In an effort to provide professionals with more information about how the disability claims process works and identify some of the most common pitfalls for professionals filing disability claims, Comitz | Beethe attorneys Ed Comitz and Derek Funk have compiled an updated list of the 10 most common mistakes we are seeing physicians, dentists, and other professionals make when they file claims under the new post-2000 generation of disability policies (which are much more complex and stringent than the policies sold to professionals in the 1980s and 1990s).

In this post, we’ll be looking at the common mistake of assuming you have a true “own occupation” policy, when in fact you have one of the new “own occupation” provisions that limit coverage and/or makes it harder for you to collect benefits.

Mistake # 4: Mistakenly Believing that They Have a True “Own Occupation” Policy

Most professionals know that they should purchase an “own occupation” policy that provides benefits if they are no longer able to practice their profession. In the past, these policies all contained virtually the same language, so it was easy for the agent to explain the coverage. What professionals don’t realize is that there are now several iterations of “own occupation” provisions and the differences are difficult to explain. Regardless, insurers market all of these as “own occupation” policies because they know that professionals are just looking for these two magic words. Unfortunately, the new policy variations typically contain additional requirements and limitations that restrict coverage and/or make it much more difficult to collect.
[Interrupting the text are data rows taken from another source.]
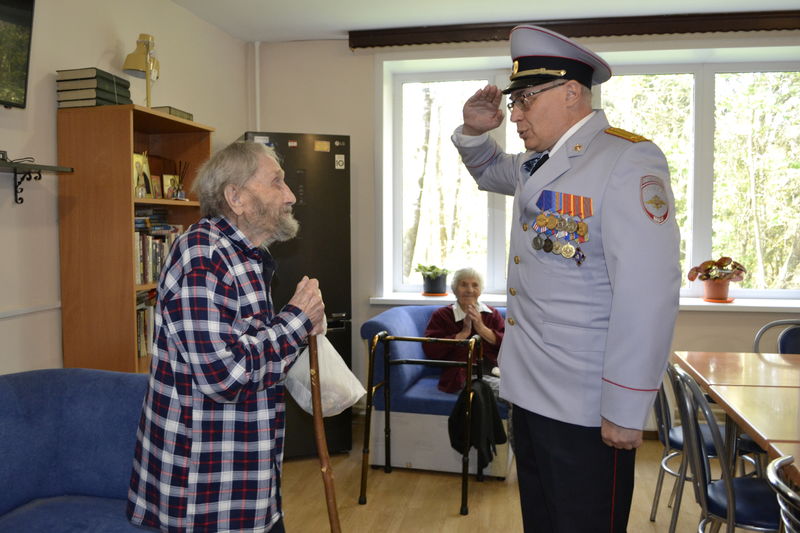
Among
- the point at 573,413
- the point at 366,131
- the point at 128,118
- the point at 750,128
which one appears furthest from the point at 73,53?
the point at 750,128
A true “own occupation” policy pays benefits if you cannot perform at least one of the material and substantial duties of your occupation and allows you to work in another occupation (that does not have any overlapping duties with your previous occupation). Under these policies, the insured is essentially allowed to “double-dip”—collect benefits under their policy and collect earnings from another occupation. These provisions used to be commonplace in the industry, but now you will likely need to specifically ask your agent for this type of coverage, and you may need to look into policies offered by multiple insurance companies before you find a true own occupation provision.

Some of the more common limitations and restrictions that are included in the new “own occupation” policies include: (1) “no work” provisions that only allow a claimant to collect benefits if he or she is not working in any capacity; (2) “work” provisions that require a claimant to be working in a new occupation before he or she can collect benefits; (3) provisions that offset the monthly benefit based upon the amount of income a claimant earns working in a new occupation; (4) provisions that require a claimant to prove that he or she is unable to perform all of the duties of his or her occupation; (5) provisions that require a claimant to prove that there are no workplace modifications that exist that would allow him or her to perform his or her prior occupation; and (6) provisions that initially provide “own occupation” coverage, but after a certain time frame (usually somewhere between 2 to 5 years) shift to an “any occupation” provision that only pays benefits if the claimant can demonstrate that he or she is unable to work at all, in any capacity, and allows the company to terminate benefits if they think the claimant could be working (even if the claimant is not actually working at the time).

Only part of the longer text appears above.